**About this exercise:** Please return the full listing exactly as written, with the images removed.

**Records for this exercise:**
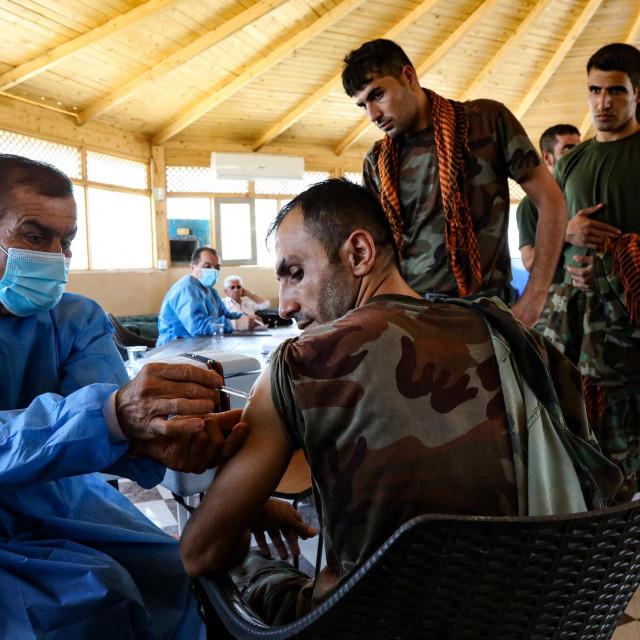Cijepljenje u Iranu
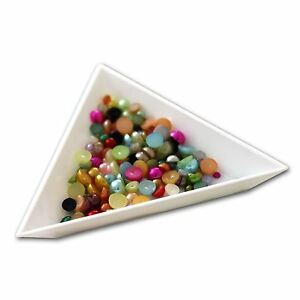 Triangle-Sorting-Tray-Rhinestone-Gems-Crystals-Beads-Nail-Art-Tools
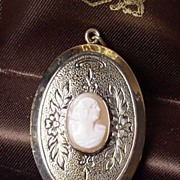 Vintage Art Deco Era Oval Shell Cameo Pinchbeck Locket c.1930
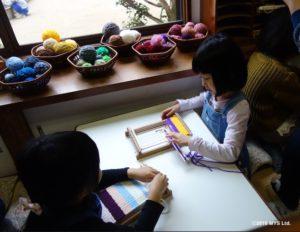 機織をする子たち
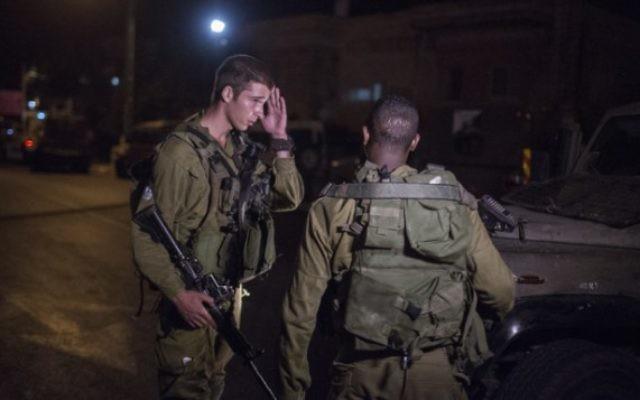 Photo illustrative de soldats de Tsahal à un poste militaire à Beit Jala, dans les environs de Jérusalem (Crédit photo: Hadas Parush / Flash90)
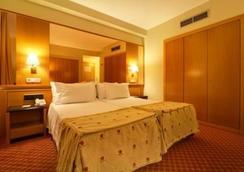 萨拉曼卡丝绸罗娜达尔巴酒店 - 萨拉曼卡 - 睡房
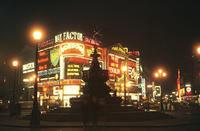 Piccadilly Circus bei Nacht, 1964 Aldiami/Timeline Images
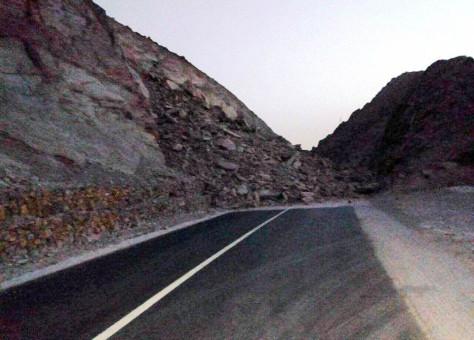 """انهيارات صخرية"""" تقطع الطريق الرابطة بين كلميم وأسا + صور"""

**Response to the task:**
Cijepljenje u Iranu
 Triangle-Sorting-Tray-Rhinestone-Gems-Crystals-Beads-Nail-Art-Tools
 Vintage Art Deco Era Oval Shell Cameo Pinchbeck Locket c.1930
 機織をする子たち
 Photo illustrative de soldats de Tsahal à un poste militaire à Beit Jala, dans les environs de Jérusalem (Crédit photo: Hadas Parush / Flash90)
 萨拉曼卡丝绸罗娜达尔巴酒店 - 萨拉曼卡 - 睡房
 Piccadilly Circus bei Nacht, 1964 Aldiami/Timeline Images
 """انهيارات صخرية"""" تقطع الطريق الرابطة بين كلميم وأسا + صور"""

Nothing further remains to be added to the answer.